We get alot of buyer traffic here but anytime, regardless of who it is, if they have a dog in the car/truck I have em get it out and I go get Legion. The more dogs I expose him to the better he gets. I always stand by Legions side to give him courage and protection if needed. Which so far, I havent had to protect him from any dogs. But just standing next to him letting him see my relaxed state seems to help quite a bit. The last dogs I showed him were 3 herding dogs that a hay broker had with him as he was dropping off some hay. They were running around sniffing, brought Legion out and the dogs trotted up to Legion. He presented his horns a few times as they tried to get close enough to sniff him, butted one that wasnt paying attention and that was that. As typical with dogs, if it doesnt run, its no fun to chase. And I have been lucky in that all the dogs that I have let Legions meet, have been fairly well behaved.

I wouldnt worry to much about Tripp not wanting to get on the trail again. It may take a few weeks for him to get over it but I think we will and be better off for it. I swear goats have no common sense when standing on the each of a cliff. So maybe, with this event Tripp will respect cliffs a bit more. I sure wish mine would. And as for dogs, Id keep him on a lead for the time being if I were anywhere dogs/owners might frequent and let him get used to dogs a bit more. Here there are a few hills that the yuppies like to walk with their dogs and is a great place to interact with them. Its funny telling someone walking at me "You might want to watch your dog, if he gets to excited and runs up on my goat, he will get the horns" But 95% of the time people are pretty good with their dogs when they are walking up on us. They see the horns and that alone makes em pull their dogs closer


----------



## gretchbr (Jul 23, 2012)

I just wanted to add a follow-up post...we kept Tripp off the trail for two weeks to let him completely recover physically and hopefully forget about his ordeal in the creek. Today, we took him out for the first time to a trail new to him - one that had no other people and no dogs and hardly any cliffs! He did great - really well - and we're delighted that we didn't have to have to push him much at all. He lacked confidence with a log bridge and was hesitant about shallow creek crossings at first, but did much better on the return trip. I was worried about the possibility of losing ground in his training, but it doesn't look like that's going to happen.

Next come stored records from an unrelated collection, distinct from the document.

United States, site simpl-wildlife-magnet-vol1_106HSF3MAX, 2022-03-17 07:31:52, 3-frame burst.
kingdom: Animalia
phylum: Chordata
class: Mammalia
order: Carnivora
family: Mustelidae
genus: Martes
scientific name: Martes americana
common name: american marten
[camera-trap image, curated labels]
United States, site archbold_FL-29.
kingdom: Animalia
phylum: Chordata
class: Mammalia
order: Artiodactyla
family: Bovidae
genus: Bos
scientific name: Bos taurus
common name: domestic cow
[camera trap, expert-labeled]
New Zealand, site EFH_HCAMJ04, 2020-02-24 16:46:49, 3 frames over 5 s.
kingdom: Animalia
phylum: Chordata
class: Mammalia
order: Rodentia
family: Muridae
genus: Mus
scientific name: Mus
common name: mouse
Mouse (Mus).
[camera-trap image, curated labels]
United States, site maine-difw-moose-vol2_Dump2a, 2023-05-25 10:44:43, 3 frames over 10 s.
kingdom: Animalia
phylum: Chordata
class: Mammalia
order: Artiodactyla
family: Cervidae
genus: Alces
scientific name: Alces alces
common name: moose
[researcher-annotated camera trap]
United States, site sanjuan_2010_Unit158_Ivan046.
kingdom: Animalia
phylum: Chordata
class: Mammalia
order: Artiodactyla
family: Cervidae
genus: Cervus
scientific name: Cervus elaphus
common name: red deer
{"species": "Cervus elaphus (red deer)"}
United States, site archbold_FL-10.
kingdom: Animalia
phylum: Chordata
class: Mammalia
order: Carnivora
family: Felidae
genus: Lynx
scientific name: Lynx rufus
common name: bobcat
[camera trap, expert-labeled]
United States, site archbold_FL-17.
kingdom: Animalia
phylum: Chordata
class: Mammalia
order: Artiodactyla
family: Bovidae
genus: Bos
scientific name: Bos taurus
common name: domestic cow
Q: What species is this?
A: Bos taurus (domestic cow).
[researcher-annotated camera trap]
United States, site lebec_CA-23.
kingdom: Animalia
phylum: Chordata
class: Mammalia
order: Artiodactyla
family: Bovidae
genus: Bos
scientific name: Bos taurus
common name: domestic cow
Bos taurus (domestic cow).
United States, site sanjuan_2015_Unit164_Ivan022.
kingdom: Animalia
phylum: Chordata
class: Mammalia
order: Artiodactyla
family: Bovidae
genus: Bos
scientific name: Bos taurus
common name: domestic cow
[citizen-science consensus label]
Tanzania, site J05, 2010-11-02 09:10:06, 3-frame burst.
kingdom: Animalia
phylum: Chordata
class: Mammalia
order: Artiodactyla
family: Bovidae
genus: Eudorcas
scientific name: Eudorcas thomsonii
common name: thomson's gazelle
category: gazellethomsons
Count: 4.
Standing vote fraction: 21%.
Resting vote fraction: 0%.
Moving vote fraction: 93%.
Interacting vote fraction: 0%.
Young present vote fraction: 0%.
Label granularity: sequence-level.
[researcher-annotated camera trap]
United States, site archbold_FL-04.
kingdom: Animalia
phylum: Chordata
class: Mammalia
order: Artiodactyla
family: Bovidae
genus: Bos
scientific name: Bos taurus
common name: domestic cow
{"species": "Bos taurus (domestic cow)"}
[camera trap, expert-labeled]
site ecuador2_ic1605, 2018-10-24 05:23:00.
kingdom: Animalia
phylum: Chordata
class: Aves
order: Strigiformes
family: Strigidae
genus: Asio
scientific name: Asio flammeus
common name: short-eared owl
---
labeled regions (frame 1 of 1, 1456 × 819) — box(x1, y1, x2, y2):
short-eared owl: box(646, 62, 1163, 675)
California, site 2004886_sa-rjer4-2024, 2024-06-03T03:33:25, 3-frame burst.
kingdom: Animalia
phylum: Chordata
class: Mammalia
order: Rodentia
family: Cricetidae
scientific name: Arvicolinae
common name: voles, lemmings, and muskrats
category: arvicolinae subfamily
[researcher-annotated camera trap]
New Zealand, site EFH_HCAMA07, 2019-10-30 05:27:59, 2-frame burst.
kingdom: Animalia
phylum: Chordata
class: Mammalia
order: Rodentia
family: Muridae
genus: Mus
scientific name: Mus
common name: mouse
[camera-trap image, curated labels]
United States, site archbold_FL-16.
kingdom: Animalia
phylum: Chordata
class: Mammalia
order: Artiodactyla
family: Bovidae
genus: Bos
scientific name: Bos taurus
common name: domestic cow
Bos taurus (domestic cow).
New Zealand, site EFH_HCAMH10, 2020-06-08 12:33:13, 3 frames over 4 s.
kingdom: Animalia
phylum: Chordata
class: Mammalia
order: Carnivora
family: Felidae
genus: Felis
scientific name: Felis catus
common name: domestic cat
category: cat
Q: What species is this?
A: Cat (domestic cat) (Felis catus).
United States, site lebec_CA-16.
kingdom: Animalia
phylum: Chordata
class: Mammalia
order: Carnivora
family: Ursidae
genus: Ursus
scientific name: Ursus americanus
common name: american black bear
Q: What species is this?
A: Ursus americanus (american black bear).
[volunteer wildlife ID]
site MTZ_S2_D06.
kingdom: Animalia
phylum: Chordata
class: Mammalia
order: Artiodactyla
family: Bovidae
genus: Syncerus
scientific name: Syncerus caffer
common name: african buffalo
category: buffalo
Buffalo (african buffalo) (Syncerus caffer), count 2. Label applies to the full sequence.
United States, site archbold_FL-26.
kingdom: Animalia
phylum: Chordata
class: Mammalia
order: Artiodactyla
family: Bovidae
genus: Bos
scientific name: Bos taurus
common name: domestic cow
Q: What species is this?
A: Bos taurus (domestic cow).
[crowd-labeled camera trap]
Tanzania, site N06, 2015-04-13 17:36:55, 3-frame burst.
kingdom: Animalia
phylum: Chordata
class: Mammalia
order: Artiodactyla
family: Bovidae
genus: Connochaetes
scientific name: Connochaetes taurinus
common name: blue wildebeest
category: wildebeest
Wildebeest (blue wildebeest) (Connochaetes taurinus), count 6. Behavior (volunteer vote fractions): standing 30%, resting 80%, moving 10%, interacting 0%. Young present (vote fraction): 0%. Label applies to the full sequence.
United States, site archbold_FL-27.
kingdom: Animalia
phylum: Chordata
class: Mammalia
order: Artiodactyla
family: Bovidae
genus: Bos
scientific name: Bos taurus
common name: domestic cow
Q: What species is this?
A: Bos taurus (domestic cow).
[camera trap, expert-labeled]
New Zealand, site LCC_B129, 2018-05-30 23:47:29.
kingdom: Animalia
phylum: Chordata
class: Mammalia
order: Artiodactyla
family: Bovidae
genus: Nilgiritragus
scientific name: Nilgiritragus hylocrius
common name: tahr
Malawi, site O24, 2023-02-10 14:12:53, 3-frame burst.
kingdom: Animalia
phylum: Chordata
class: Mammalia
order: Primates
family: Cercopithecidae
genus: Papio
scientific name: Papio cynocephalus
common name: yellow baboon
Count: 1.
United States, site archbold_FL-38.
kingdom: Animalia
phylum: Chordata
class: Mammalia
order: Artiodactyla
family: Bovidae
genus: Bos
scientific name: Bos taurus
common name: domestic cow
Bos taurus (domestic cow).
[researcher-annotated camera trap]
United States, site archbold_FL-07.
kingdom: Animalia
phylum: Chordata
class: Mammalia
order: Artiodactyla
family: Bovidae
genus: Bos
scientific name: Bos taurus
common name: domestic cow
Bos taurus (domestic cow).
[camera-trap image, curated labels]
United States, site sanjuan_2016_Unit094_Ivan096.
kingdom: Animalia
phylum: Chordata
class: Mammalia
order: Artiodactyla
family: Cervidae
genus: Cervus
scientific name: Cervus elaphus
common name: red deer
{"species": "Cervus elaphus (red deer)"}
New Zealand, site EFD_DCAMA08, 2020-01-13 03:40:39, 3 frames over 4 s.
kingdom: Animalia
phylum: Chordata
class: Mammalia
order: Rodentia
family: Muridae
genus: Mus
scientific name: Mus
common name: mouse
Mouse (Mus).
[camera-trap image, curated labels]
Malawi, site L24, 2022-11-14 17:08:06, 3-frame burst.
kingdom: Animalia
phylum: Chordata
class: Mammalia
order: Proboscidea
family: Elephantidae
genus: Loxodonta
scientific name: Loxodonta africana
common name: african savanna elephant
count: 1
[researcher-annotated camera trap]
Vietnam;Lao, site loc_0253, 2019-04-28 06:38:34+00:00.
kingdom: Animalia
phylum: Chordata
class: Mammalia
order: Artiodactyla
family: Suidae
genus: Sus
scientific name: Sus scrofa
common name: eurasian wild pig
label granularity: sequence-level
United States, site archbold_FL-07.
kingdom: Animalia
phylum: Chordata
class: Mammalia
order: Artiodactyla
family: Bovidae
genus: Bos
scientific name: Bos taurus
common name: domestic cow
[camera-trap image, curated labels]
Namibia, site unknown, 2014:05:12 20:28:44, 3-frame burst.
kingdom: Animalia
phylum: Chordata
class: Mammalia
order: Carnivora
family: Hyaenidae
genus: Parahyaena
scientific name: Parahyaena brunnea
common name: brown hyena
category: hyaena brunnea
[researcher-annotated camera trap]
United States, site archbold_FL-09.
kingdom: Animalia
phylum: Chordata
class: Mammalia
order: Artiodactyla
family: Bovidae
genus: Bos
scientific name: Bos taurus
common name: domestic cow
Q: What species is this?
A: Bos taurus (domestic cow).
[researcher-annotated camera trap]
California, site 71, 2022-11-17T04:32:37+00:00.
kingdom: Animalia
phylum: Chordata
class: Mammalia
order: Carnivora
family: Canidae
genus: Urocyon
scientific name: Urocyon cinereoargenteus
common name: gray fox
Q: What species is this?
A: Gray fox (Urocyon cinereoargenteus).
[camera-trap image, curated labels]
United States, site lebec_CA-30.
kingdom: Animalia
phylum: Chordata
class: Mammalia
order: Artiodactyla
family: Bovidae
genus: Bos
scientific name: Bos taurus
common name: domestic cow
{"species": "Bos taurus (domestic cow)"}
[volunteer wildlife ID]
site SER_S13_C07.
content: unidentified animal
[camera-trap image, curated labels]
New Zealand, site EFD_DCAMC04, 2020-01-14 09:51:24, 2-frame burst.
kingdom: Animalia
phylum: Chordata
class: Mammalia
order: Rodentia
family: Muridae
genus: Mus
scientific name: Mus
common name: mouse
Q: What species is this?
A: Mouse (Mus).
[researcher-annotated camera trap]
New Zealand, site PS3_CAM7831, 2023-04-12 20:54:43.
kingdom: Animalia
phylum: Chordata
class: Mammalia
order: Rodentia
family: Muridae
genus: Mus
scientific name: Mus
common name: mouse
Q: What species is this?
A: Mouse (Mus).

He definitely doesn't have any more fear of sharp drops into moving water, though, darn it! He'll still go right to the edge to get a tasty-looking blade of grass...


----------



## Nanno (Aug 30, 2009)

Goats sure are resilient creatures, aren't they? Definitely keep an eye out for dogs, though. Tripp is a lot more likely to associate this ordeal with dogs than with cliffs or waters, since that's what set him off. I know that my Cuzco was terrified of dogs for years after one chased him off a 30' cliff to a hard landing on the highway below. He lost a horn and was really traumatized, so we've had to be extra specially aware of any dogs in the vicinity ever since. We've never quite been able to train that fear of dogs out of him in all the years since that accident, but getting the two young does last year seems to have helped him find his courage more than anything else. I guess he feels a manly urge to protect the girls even though he doesn't like them and spends most of the time chasing them out of his way. 

Glad to hear your first hike out went well. I hope future hikes go just as smoothly!


----------



## rifleman (May 28, 2013)

So glad to hear Tripp is ok. Best case, you can hope that he learned something from the experience. I try to socialize my goats with all sorts of dogs, and they seem to not be quite as spooky around them on the trail. If anything, they'll start posturing to sort out who is dominant (which usually ends up being the goat). Glad to hear he's doing fine after his ordeal.


----------



## Rex (Nov 30, 2008)

We had a goat fall off a log bridge once and become lodged under the log. The goat was completely submerged under water. he weighed 280 lbs with 50lbs of gear on and with the current holding him firmly in place it was impossible to pull him out. After trying everything it was decided to cut straps on the saddle and panniers to try and free him. Obviously the goat was about to drown and gave one last frantic struggle and it was enough to let him slip out the other side. The goat acted just as you described and we got him out and dried off as best we could. The goat eventually packed as strong as ever but even years later when we would come to a log bridge he would crawl down the embankment and wade the creek instead of walking the log. I never tried to get him back on the logs. I figured if he was tough enough to continue to pack for me after his ordeal he could deal with creek crossings anyway he wanted.


----------